October 13, 2009Brand new from our friends at Omnibus Press

Raw Footage
ISBN: 9780711941311
Price: $24.95
Height: 12, Width: 9
Pages: 192
Binding: Paperback
Publication 9/1/2009
The cover promises “X-Rated Photos” and there are plenty of bare breasts and occasional limp penises, but this piece of pop history is interesting for other reasons depending upon who you, the reader are… For my generation—the first to embrace rock music—it recalls the rebellion of those days. For my parents, who shook their finger in warning at “sex, drugs and rock ‘n’ roll,” it was the unraveling of the status quo, something they had always aspired to. I remember my dad going fishing so he wouldn’t have to endure Elvis’s first appearance on the hallowed Ed Sullivan show. He knew I would watch it, and to his credit didn’t forbid it, but for mom and dad it was against everything their values stood for. (As it turned out, Elvis wore a tux and the camera didn’t show him from waist down.) If my parents were alive today and saw a book like this, they would say, “I told you so.”
On the other hand, I don’t think my children would see these antics as anything but scraps of past decades they had moved beyond.
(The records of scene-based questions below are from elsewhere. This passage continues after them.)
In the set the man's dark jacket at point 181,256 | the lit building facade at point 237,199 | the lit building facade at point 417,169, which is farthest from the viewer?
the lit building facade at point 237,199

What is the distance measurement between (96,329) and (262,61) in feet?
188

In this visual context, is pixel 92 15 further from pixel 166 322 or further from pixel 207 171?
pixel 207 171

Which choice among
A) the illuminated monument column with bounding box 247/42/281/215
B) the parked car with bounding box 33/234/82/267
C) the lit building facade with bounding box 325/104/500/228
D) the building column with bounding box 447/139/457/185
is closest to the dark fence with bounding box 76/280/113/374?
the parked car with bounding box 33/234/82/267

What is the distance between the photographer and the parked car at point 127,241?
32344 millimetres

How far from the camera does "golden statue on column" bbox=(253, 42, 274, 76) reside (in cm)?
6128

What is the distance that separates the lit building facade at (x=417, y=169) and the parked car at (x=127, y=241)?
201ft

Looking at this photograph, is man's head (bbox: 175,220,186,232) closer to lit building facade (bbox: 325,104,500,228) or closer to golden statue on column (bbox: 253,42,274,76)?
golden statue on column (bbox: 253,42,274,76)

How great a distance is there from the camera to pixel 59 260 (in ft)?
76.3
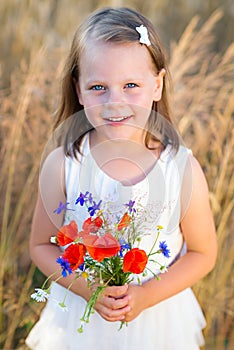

Would they want to see Miley Cyrus topless, The Jonas Brothers without pants? I think the questions might seem irrelevant to them. And studying many of the pictures, they could just be right. There are a few photos that transcend voyeurism: Elton John with Freddie Mercury of Queen obviously drawn to each other, a smoke-screened Bob Marley with a bong as big as a cheap cigar, David Bowie and a German transvestite, the full-frontal of Iggy Pop, Ozzie Osbourne sitting bare-ass on a toilet having a smoke plus an intriguing picture of a nude girl with this painted across her body, ”LESSON 2. ESTABLISH THE NAME SEX PISTOLS.” And, is that really a picture of Princess Di, lowering the top of her dress on page 65? Many of the photographs, such as naked Mick Jagger and Jerry Hall, show they are more than aware of the camera, of making a statement, than of each other. On the other hand I find the most appealing pictures are of naked flower-children at the French Pop and Isle of Wright festivals in 1970. Of course they would be in their 60s today. And it’s that kind of perspective that makes me wonder.
It’s just as well there isn’t any text. Whatever this frenetic behavior was about, words couldn’t do much more than the pictures. The publisher had done a nice job of packaging the material, and the chapter headings themselves are amusing, “Sometimes Things Get a Little Out of Hand,” “Meanwhile Back at the Hotel,” “Backstage Passes” and “Feeling Itchy.” The first edition of this book appeared in 1985. It spawned a sequel and the current edition combines both. You might take it from your coffee table if your parents or your sophisticated teens are around, but on some night it is worth turning down the lights, putting on a classic rock album, opening Sex & Drugs & Rock ‘n’ Roll and taking a little trip. A trip back to a time when even decadence was simpler.